Root and tuber vegetables are susceptible to infection by Streptomyces species as soon as the root or tuber forms, but, because this disease only affects root and tubers, the symptoms are not usually noted until harvest. Dry soils increase disease incidence and severity, therefore proper irrigation can aid in control of this disease. Common scab is suppressed if the soil pH is lower than 5.2, although scab lesions may still form in low pH soils due to physiological stresses or S. acidiscabies.

==History==
The first known reference to common scab dates back to 1825 when it was included in John Claudius Loudon's Encyclopaedia of Agriculture. It was not known what caused it then, it was not thought to have a biological cause, but was noted to be associated with soils treated with alkaline materials. In 1884, Worthington George Smith suggested that it was caused by grit in soil irritating potato tubers as they grew. The theory gained much support, as it was known to be more common on light gritty soils. In 1890 however, Roland Thaxter isolated a microbe that could cause common scab lesions, naming it Oospora scabies. Over the years, this species was renamed several times, now being known as Streptomyces scabies. In 1977, the acid-tolerant S. acidiscabies was found to also cause common scab, and then in 1996, S. turgidiscabies was isolated.

==Hosts and symptoms==
Common scab is a prevalent plant disease that is caused by the bacteria Streptomyces and it can affect a wide range of taproot crop hosts. Some examples of Streptomyces hosts are potatoes, beets, carrots, parsnips, radishes, rutabagas, and turnips. There are a few different symptoms that can arise from common scab. In some hosts, brown spots or lesions can appear on the surface of the root, and the severity can vary from mild spotting to deep pits on the surface. These lesions can cause secondary infections or attract nearby organisms and cause a lot of damage to the root. These symptoms are the same across the whole range of hosts. Although the disease does not affect the overall harvest, the appearance of infected plants is ruined.

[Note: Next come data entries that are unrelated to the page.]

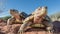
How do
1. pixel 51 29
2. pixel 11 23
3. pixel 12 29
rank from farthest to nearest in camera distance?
pixel 11 23 < pixel 12 29 < pixel 51 29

In crops such as potatoes, this can mean an unsellable crop and cause an extensive amount of loss for a farmer.

==Disease cycle==
The life cycle of Streptomyces scabies or common scab in potato starts out as the pathogen overwinters in tubers left behind in the soil. As spring comes around, some of the hyphal like growths from mycelium develop cross walls that break into asexual spores and disperse through wind, rain, or movement of soil. The spores infect developing roots/tubers through natural openings or wounds. Mycelia grow through the external cell layers and allow the pathogen to feed on plant tissue. As the pathogen feeds, it produces lesions that are seen with common scab. This process repeats after the pathogen overwinters the following season.

==Management==
Many different management styles can be used to lessen the severity of common scab. One of these can be crop rotation with non-host crops. This is a worthwhile strategy if there is enough land to work with. By rotating fields from root crops to non-root vegetables such as soybeans, the strength of the pathogen is reduced. If soil moisture is kept above 90% for the initial growth of root crops, this is another effective way of reducing the pathogenicity of streptomyces. Acidic soil (lower than pH 5.2) is also beneficial in eliminating the growth of streptomyces. By adding acidic fertilizer to a field over the course of a few years, the pH will not be suitable for the pathogen to grow. Finally, growing scab resistant cultivars will greatly improve crop appearance in the presence of streptomyces by decreasing the number of infected cultivars.